> [YOUR GOAL]
An exact copy of the data is required; the images should not appear in it.

Dataset entries
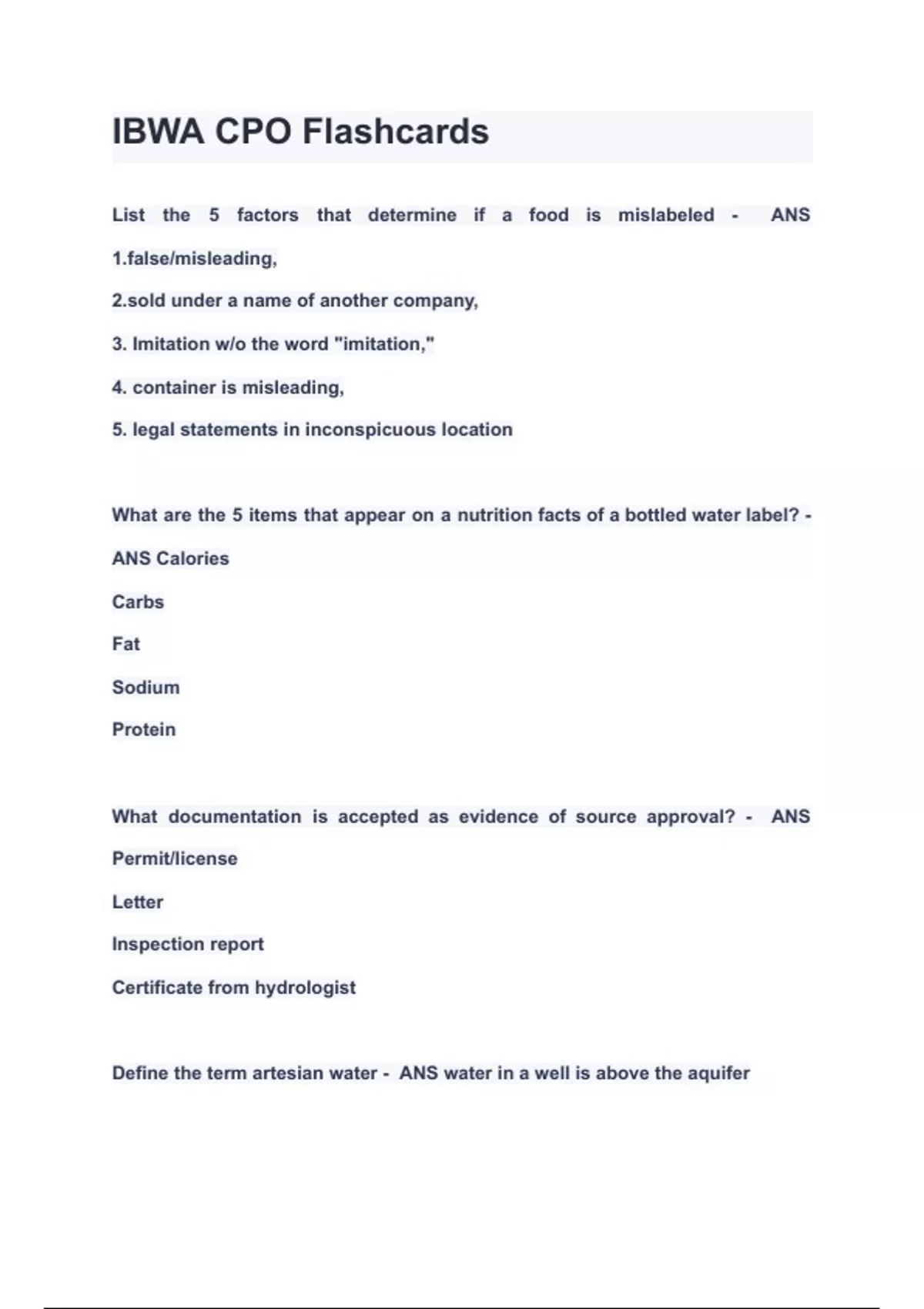 IBWA CPO Flashcards

List the 5 factors that determine if a food is mislabeled - ANS

1.false/misleading,

2.sold under a name of another company,

3. Imitation w/o the word "imitation,"

4. container is misleading,

5. legal statements in inconspicuous location

What are the 5 items that appear on a nutrition facts of a bottled water label? -

ANS Calories

Carbs

Fat

Sodium

Protein

What documentation is accepted as evidence of source approval? - ANS

Permit/license

Letter

Inspection report

Certificate from hydrologist

Define the term artesian water - ANS water in a well is above the aquifer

> [RESULT OF THIS TASK]
 IBWA CPO Flashcards

List the 5 factors that determine if a food is mislabeled - ANS

1.false/misleading,

2.sold under a name of another company,

3. Imitation w/o the word "imitation,"

4. container is misleading,

5. legal statements in inconspicuous location

What are the 5 items that appear on a nutrition facts of a bottled water label? -

ANS Calories

Carbs

Fat

Sodium

Protein

What documentation is accepted as evidence of source approval? - ANS

Permit/license

Letter

Inspection report

Certificate from hydrologist

Define the term artesian water - ANS water in a well is above the aquifer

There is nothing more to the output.